Spesso, tuttavia, la situazione economica di una determinata famiglia non concede altre possibilità, se non la richiesta di un prestito. Allo stesso modo, l’esborso economico per un’abitazione ex novo è un qualcosa di praticamente impensabile per un giovane di oggi, che è così costretto a rivolgersi alle banche per l’accensione di un mutuo.
Ed è in casi come questo, che l’istituto bancario richiede al cliente delle solide garanzie. Si parla di contratti di lavoro a tempo indeterminato, una situazione familiare sicura e quant’altro. Ed è in queste situazioni che v’è la possibilità, per il cliente, di rivolgersi ad un familiare per richiede di assumere il ruolo di Garante di Mutuo.
Costui, pertanto, garantisce per il cliente in questione, e risponde dinanzi ad un’eventuale impossibilità nei rimborsi da parte dello stesso. Comporta vantaggi, quindi, divenire Garante di Mutuo? Sicuramente no. Si tratta di una sorta di ‘aiuto’ volontario, che però non garantisce vantaggi di alcun tipo.
Al contrario, le responsabilità sono individuabili in maniera semplice.

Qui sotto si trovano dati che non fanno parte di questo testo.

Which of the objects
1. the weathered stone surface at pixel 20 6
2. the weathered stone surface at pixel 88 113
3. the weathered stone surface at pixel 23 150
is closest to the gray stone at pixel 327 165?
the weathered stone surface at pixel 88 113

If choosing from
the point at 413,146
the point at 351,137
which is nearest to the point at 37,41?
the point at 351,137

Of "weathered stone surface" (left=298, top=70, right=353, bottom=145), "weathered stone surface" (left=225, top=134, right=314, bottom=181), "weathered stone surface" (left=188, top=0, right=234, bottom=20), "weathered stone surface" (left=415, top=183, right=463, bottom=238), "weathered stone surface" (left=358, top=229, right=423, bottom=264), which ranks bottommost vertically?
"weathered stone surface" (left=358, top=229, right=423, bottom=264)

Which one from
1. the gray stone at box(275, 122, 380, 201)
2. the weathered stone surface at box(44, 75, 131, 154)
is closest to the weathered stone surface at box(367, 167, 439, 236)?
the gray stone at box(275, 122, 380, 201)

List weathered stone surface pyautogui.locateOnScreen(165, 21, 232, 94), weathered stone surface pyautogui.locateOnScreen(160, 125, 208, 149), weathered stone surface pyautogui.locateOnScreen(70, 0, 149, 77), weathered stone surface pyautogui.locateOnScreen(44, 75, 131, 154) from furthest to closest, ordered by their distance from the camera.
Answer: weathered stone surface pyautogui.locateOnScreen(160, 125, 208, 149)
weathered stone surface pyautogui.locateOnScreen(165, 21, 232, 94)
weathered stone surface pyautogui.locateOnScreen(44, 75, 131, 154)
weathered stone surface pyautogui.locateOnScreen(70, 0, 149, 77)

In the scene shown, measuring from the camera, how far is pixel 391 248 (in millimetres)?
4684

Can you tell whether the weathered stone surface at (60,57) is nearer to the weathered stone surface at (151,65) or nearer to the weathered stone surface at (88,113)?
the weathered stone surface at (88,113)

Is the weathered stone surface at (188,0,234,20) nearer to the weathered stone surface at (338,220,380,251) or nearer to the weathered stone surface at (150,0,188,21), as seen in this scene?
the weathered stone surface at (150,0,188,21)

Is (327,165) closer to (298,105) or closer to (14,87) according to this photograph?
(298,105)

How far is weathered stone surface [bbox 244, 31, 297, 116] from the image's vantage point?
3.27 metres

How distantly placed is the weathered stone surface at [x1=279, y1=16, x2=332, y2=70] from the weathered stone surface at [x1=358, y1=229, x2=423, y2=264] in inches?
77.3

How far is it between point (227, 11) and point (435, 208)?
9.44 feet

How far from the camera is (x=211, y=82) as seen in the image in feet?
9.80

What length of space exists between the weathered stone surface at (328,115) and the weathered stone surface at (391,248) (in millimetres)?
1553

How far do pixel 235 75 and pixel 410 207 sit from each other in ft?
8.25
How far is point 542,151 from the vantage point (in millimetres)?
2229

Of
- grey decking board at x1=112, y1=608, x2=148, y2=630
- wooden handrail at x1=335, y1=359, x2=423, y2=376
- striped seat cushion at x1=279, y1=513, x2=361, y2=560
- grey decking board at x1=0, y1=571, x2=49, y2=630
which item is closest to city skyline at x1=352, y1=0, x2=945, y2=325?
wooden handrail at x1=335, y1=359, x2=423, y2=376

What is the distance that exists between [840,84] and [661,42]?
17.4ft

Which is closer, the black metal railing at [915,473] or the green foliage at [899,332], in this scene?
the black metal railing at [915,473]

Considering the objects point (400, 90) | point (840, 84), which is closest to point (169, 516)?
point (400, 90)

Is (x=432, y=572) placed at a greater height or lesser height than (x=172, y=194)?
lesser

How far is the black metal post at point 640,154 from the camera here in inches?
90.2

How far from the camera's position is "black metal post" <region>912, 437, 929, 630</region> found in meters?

Dinanzi all’insolvenza del cliente, infatti, la banca si rivolge immediatamente al garante. E lo fa in maniera particolarmente decisa: in caso di insoluzione contrattuale da parte del cliente, infatti, il debito potrà essere escusso forzosamente tanto al debitore principale quanto al garante.
E’ chiaro come patromonio e fonti reddituali del Garante vengono messe in discussione dalla situazione economica del cliente principale. Egli inoltre non potrà portare in detrazione le spese per il mutuo, e in aggiunta, qualora fosse intenzionato a richiedere un prestito o un mutuo per sé stesso, sarà condizionato negativamente proprio dalla fideiussione prestata.